Мне очень интересно: где она собирается спать, когда мама выкинет ее сундук, — на верху пианино или на крышке над клавишами?
— Хоть трех чертей!.. — бурчит мама. — Все, не желаю об этом слышать!
— Слушай, у тебя деньги есть? — спрашивает Вера.
Деньги? Деньги-то у меня есть, я их все время коплю, почти ни на что не трачу.
— Есть, а что?
— Ой, ты можешь мне дать? Пожалуйста! Пожалуйста, я тебя очень прошу! Сколько у тебя есть?
— Я не знаю, они у меня в копилке. А сколько тебе нужно?
— Тридцать рублей! Понимаешь, мать меня в магазин послала, а я потеряла… — Вера всхлипывает. — Отец меня убьет. А я после накоплю и отдам тебе, честное пионерское!
Мне ее жалко. Конечно, принесу ей — подумаешь, после еще накоплю. Только как же их взять, эти деньги? Если мама дома, ничего не получится… Нужно ждать, пока она уйдет.
— Я тут постою! — говорит Вера.
— А если я не смогу вынести?
— Все равно домой не пойду! — плачет она. — Мне без денег нельзя… Никак нельзя, невозможно!
Мамы нет! Повезло. Она уехала красить волосы. Раз в месяц она ездит куда-то к черту на кулички, на другой конец города, к своей особо прекрасной мастерице. Я обожаю эти дни, когда она ездит красить волосы, — во-первых, ее нету, а во-вторых, возвращается она всегда довольная — если и поворчит немного, так не всерьез.

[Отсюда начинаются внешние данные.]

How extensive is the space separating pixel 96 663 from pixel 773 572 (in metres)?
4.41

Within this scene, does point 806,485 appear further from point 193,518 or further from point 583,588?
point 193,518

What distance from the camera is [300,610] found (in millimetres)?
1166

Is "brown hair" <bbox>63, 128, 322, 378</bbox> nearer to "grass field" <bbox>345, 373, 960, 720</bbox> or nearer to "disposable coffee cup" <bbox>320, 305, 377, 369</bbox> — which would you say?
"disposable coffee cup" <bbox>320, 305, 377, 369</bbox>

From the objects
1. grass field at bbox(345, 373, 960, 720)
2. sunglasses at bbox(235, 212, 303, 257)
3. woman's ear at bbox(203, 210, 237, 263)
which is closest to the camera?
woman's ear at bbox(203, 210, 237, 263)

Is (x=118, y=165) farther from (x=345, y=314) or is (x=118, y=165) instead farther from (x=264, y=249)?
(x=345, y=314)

Я высыпаю свои сбережения на стол и раскладываю в столбики: десять монет по двадцать копеек — два рубля, двадцать по пятнадцать — три рубля, десять по десять — рубль, двадцать по пять… Тридцать два рубля и сорок три копейки! Как раз. Здорово — как раз хватило… Хорошо все-таки, что я ничего не тратила. Я закатываю каждый столбик в отдельную бумажку, надписываю сумму, укладываю все их на газету и аккуратненько заворачиваю.
— Это что? — удивляется Вера. — Господи, святые угодники — тяжесть-то какая! Все одна мелочь?
— Конечно. Это же из копилки.
— Ой, подумают, что я побиралась. Ну ладно, обменяю в булочной. Ты не бойся, я тебе верну потом!
Я не боюсь… Я, наоборот, рада.
Мы с мамой спускаемся по лестнице. На площадке между нашим этажом и пятым, возле окошка, стоят двое. Стоят себе и курят.
— Простите, вы к кому? Вы кого-нибудь ждете? — интересуется мама.
— Ждем! — откликается один — не сразу — и снова отворачивается к окну.
Но мама еще не собирается так быстро уходить.
— Кого же, если не секрет?
— Тетю Нюру!
— Какую тетю Нюру? Вы имеете в виду Анну Степановну? Разве она не дома? Странно… Обычно она в это время бывает дома… Вы уверены? Вы как следует звонили? Может, она просто не слышала? Если в ванной была или на балконе, могла и не слышать. Дайте-ка я еще разок позвоню…
— Спасибо, не беспокойтесь, мы сами, — говорит мужчина.